Di Dusun Jambon Jawa Tengah, hidup seorang petani yang sekaligus master roasting Kopi. Pria berusia 42 tahun ini, rata-rata menjual kopinya 1 kilo perhari. Namun sejak bulan Agutus 2016, situasinya perlahan berubah, tiba-tiba penjualan kopinya meningkat, dan nggak tanggung-tanggung, hingga 10-15 Kilo per harinya. Padahal, ia sama sekali tidak melakukan sesuatu yang berbeda untuk penjualan kopinya, tidak dengan beriklan, tidak dengan merubah cita rasanya, dan tidak dengan strategi apapun.
Satu hal yang mungkin patut disyukuri oleh petani tersebut adalah, karena ia menggunakan namanya sebagai merek untuk usaha kopinya. Dan petani tersebut, terlahir dengan nama Mukidi.
Entah bagaimana ceritanya, nama Mukidi tiba-tiba populer. Pak Mukidi 'sang barista', tak pula menyangka namanya menjadi hoki untuk usaha kopinya tersebut. Kisah nyaris serupa juga dialami oleh Ayu Ting Ting lewat lagunya yang berjudul Alamat Palsu. Lagu tersebut sudah dirilis pada tahun 2007 dalam album perdananya. Namun butuh 4 tahun agar lagu tersebut kemudian booming. Tidak banyak yang mengetahui mengapa kondisi tersebut terjadi, namun salah satu faktor yang bisa di pertimbangkan adalah kondisi lingkungan saat itu.
Sebelum tahun 2010, musik dangdut di Indonesia bak mati suri, yang ada pun, kebanyakan bergenre Dangdut Koplo, musik dangdut dengan permainan gendang yang khas. Ketika itu tidak banyak penyanyi dangdut yang sukses. Kemudian booming-lah acara reality show mencari bakat, yang pada gilirannya memunculkan kompetisi musik aliran Dangdut yang bernama StarDut di tahun 2007. Sejak itulah kemudian kompetisi musik dangdut terus bermunculan, dari Kompetisi Dangdut Indonesia sampai dengan Dangdut Academy.
Acara-acara ini rupanya sukses besar, dan menggeliatkan kembali musik dangdut di tanah air, bahkan versi Dangdut Academy Asia, juga memberikan pengaruh disejumlah negara tetangga, musik dangdut yang sudah pasif di Malaysia dan Brunei, kembali aktif sejak adanya kompetisi ini. Bahkan menteri Timor Leste Xanana Gusmoa hingga datang ke sebuah stasiun televisi untuk ikut mendukung salah satu penyanyi asal negara tersebut yang tengah berkompetisi.

Data Latihan =>
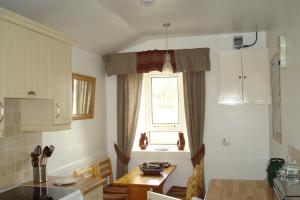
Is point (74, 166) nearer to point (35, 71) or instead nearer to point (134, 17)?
point (35, 71)

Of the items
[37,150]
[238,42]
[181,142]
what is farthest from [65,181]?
→ [238,42]

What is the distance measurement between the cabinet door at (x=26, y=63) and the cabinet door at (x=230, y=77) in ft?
7.17

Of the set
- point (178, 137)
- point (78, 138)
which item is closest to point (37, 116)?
point (78, 138)

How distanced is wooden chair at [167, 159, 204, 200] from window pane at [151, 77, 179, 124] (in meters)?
0.94

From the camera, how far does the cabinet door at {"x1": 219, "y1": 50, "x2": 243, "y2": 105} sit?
4.04 meters

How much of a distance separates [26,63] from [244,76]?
2.58m

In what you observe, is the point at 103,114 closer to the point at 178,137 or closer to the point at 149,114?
the point at 149,114

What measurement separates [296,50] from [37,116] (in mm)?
2118

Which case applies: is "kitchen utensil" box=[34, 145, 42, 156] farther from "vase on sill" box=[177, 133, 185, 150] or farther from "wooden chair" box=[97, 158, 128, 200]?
"vase on sill" box=[177, 133, 185, 150]

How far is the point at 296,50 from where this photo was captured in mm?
2475

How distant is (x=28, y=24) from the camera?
2.45m

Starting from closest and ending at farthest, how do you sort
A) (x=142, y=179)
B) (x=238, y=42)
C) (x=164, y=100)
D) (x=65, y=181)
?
(x=65, y=181), (x=142, y=179), (x=238, y=42), (x=164, y=100)

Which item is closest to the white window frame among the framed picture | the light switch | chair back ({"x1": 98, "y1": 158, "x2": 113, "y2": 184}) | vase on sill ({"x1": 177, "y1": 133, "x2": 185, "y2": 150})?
vase on sill ({"x1": 177, "y1": 133, "x2": 185, "y2": 150})

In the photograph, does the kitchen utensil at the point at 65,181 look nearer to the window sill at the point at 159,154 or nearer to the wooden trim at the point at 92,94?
the wooden trim at the point at 92,94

Perintah Tugas A => Tuliskan kembali persis bagian dokumen sumber yang dimulai dari kata-kata yang memuat "Entah bagaimana ceritanya, nama" dan berhenti setelah "lingkungan saat itu.".
Perintah Tugas B => Menurut dokumen sumber, pada tahun berapa lagu Alamat Palsu dirilis?
Baris-baris data latihan tidak berkaitan dengan isi dokumen sumber.

Jawaban A =>
Entah bagaimana ceritanya, nama Mukidi tiba-tiba populer. Pak Mukidi 'sang barista', tak pula menyangka namanya menjadi hoki untuk usaha kopinya tersebut. Kisah nyaris serupa juga dialami oleh Ayu Ting Ting lewat lagunya yang berjudul Alamat Palsu. Lagu tersebut sudah dirilis pada tahun 2007 dalam album perdananya. Namun butuh 4 tahun agar lagu tersebut kemudian booming. Tidak banyak yang mengetahui mengapa kondisi tersebut terjadi, namun salah satu faktor yang bisa di pertimbangkan adalah kondisi lingkungan saat itu.

Jawaban B => Lagu Alamat Palsu dirilis pada tahun 2007.